Happy father’s day, Enrique. Maybe someday your children will understand what you went through, when they have children of their own.

2 comments:

Michael said...

Great story, I am glad I read this.

Melanie Williams-Smotherman said...

You should have this edited and published more widely (not that the Internet doesn't have a wide scope, but it should be offered to a specialized publication that has a large readership).

Few attorneys or "insiders" would have the courage to write about the underbelly of the system. Far fewer would personally find within themselves the ethics and value in the perspective you bring to your story.

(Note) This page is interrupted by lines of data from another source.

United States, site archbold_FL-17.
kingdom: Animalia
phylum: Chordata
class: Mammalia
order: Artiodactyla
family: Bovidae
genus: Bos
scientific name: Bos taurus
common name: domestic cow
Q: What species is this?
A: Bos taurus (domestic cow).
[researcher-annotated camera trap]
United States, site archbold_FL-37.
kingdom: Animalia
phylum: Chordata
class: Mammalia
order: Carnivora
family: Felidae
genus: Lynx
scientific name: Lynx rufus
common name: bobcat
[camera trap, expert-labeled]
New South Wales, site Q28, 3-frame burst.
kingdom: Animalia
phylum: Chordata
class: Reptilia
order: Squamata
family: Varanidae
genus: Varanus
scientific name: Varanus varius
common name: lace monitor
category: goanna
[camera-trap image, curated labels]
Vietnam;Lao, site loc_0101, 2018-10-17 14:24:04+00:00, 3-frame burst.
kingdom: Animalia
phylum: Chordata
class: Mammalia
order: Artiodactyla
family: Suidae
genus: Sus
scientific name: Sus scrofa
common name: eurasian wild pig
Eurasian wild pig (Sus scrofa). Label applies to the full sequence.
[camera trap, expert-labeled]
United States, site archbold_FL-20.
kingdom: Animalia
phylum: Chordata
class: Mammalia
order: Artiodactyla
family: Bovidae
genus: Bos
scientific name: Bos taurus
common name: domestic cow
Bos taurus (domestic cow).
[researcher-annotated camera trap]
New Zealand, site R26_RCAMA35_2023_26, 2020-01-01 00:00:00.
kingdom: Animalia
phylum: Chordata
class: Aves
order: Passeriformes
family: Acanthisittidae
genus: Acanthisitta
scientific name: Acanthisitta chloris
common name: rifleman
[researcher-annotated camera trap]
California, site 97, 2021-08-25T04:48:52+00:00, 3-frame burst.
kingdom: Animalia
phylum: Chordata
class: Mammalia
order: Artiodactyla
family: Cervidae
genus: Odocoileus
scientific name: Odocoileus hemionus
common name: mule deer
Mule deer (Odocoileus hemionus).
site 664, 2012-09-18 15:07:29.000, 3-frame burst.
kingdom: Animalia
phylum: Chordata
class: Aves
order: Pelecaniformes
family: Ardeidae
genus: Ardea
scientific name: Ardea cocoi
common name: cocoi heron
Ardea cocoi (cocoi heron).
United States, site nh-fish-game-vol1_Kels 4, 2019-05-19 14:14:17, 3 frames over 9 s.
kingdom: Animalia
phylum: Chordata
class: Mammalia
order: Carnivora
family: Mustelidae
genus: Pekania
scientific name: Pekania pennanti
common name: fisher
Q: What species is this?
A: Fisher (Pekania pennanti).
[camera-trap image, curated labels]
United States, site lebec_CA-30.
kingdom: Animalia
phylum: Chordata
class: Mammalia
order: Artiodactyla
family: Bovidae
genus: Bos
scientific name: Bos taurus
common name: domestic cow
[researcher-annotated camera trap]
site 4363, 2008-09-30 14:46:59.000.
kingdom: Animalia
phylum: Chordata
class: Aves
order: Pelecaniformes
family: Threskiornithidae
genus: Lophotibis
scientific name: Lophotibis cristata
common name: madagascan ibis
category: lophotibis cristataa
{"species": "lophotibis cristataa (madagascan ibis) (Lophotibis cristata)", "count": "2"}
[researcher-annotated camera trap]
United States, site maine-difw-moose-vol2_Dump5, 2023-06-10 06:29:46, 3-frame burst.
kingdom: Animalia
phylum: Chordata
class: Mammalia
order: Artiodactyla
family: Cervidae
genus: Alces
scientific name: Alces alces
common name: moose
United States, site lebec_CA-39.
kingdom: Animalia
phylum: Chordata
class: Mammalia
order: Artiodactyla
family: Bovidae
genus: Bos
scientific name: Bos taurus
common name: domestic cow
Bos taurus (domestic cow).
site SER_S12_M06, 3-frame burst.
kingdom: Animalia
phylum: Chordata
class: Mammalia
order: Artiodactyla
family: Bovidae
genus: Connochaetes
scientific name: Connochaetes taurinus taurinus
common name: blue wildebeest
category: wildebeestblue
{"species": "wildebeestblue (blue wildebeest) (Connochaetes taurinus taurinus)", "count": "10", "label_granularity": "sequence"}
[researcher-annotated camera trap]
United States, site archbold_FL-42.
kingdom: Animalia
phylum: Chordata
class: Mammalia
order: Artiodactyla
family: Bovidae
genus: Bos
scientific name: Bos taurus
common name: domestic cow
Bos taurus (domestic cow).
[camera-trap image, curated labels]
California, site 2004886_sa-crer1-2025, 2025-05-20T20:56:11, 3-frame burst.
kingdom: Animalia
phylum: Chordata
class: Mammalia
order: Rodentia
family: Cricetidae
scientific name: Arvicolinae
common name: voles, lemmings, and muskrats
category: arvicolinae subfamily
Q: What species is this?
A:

As a committed and blunt family advocate working to bring attention to these layers of dysfunction (as they pertain to the child welfare and juvenile justice systems), I greatly appreciate your personal perspective and your willingness to share your experiences and analysis of what you see every day.

I note that this blog was written a few years ago. I wonder if you have maintained this level of integrity and clarity of conviction in your professional capacity over the years since? I understand how this machine can chew you up, melt you down, reprocess and shape and fabricate in an attempt to make everyone fit into the same round holes.

But I surely hope you have continued to fight back against this. I hope you can still find those times when you know you are doing the right thing, even though it goes against the grain and comes with great sacrifice to your own career.

It's not easy. It's often quite brutal. I know this, because in my own daily work I'm not well-liked (perhaps it's more accurate to say I'm despised) by many of the very people within the system whom you expose in this essay.

But like you, I also feel I have a responsibility to do whatever I can. If there aren't some of us willing to live and work with integrity, what hope is there?